Verilen Metin –
▼

Covid pandemisinin ilk gününden beri bağışıklık konusu gündemimizden düşmüyor. Hepimiz bağışıklığımızı “güçlendirmek” için verilen tavsiyeleri bir ucundan tutmaya çalışıyoruz. Ancak bazı uzmanlara göre, bağışıklığı güçlendirme hepimiz için doğru hareket değil, hatta bazılarımızın bağışıklık sistemleri gereğinden fazla çalıştığından frene basmamız gerekiyor. Peki kim o bağışıklığı fazla çalışanlar ve ne yapmaları gerekiyor? Hepsi içeriğimizde…
Covid-19 pandemisiyle birlikte 2020 yılının en fazla konuşulan kelimelerinden biri bağışıklık oldu. Bir anda hepimiz bağışıklık sistemimizi “güçlendirmenin” yollarını aramaya başladık. Bir yandan da antikor, sitokin, T hücresi gibi yeni yeni kavramlarla tanıştık.
İmmünoloji uzmanı Dr. Heather Moday’e göre bunda şaşılacak bir şey yok. Zira, “Tüm dünyayı etkileyen bir pandemi ortaya çıkınca, insanlar da böyle şeylere dikkat etmeye başlıyor.”
ABD’nin Pennsylvania eyaletinin Philadelphia şehrinde bulunan Fonksiyonel Tıp Enstitüsü’nde görev yapan Moday, yakın zamanda yayımlanan kitabı ‘The Immunotype Breakthrough’da (İmmünotip Atılımı) bağışıklık sistemimizi mercek altına alıyor.

▲

Yapılacak İş – Bağışıklık konulu metinde "İmmünoloji uzmanı Dr." sözcüklerini içeren yerle başlayıp "mercek altına alıyor." ile biten bölümü hiçbir değişiklik yapmadan yazın.

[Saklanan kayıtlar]
▼

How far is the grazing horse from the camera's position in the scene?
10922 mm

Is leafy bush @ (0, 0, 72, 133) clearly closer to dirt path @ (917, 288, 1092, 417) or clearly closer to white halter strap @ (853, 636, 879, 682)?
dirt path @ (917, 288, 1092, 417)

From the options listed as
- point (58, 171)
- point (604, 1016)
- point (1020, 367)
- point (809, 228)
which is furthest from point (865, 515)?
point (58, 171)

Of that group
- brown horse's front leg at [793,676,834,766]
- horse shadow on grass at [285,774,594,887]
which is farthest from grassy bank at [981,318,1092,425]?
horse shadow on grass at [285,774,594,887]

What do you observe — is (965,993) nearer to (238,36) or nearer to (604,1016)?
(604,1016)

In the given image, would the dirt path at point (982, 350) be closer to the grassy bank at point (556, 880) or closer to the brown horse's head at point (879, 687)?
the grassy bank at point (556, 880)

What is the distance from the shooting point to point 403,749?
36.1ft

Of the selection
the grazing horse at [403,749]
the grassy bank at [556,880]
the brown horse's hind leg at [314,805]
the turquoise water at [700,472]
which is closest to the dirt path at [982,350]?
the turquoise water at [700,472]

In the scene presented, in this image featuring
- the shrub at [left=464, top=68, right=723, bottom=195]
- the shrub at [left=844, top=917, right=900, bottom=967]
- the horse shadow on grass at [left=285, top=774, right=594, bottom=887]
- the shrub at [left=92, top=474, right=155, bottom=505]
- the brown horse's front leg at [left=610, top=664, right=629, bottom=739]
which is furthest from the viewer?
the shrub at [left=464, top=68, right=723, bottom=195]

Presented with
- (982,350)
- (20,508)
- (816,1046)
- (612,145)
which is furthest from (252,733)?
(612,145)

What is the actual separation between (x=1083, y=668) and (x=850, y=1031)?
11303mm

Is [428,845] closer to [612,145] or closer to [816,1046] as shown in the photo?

▲

Alıştırma Cevabı –
İmmünoloji uzmanı Dr. Heather Moday’e göre bunda şaşılacak bir şey yok. Zira, “Tüm dünyayı etkileyen bir pandemi ortaya çıkınca, insanlar da böyle şeylere dikkat etmeye başlıyor.”
ABD’nin Pennsylvania eyaletinin Philadelphia şehrinde bulunan Fonksiyonel Tıp Enstitüsü’nde görev yapan Moday, yakın zamanda yayımlanan kitabı ‘The Immunotype Breakthrough’da (İmmünotip Atılımı) bağışıklık sistemimizi mercek altına alıyor.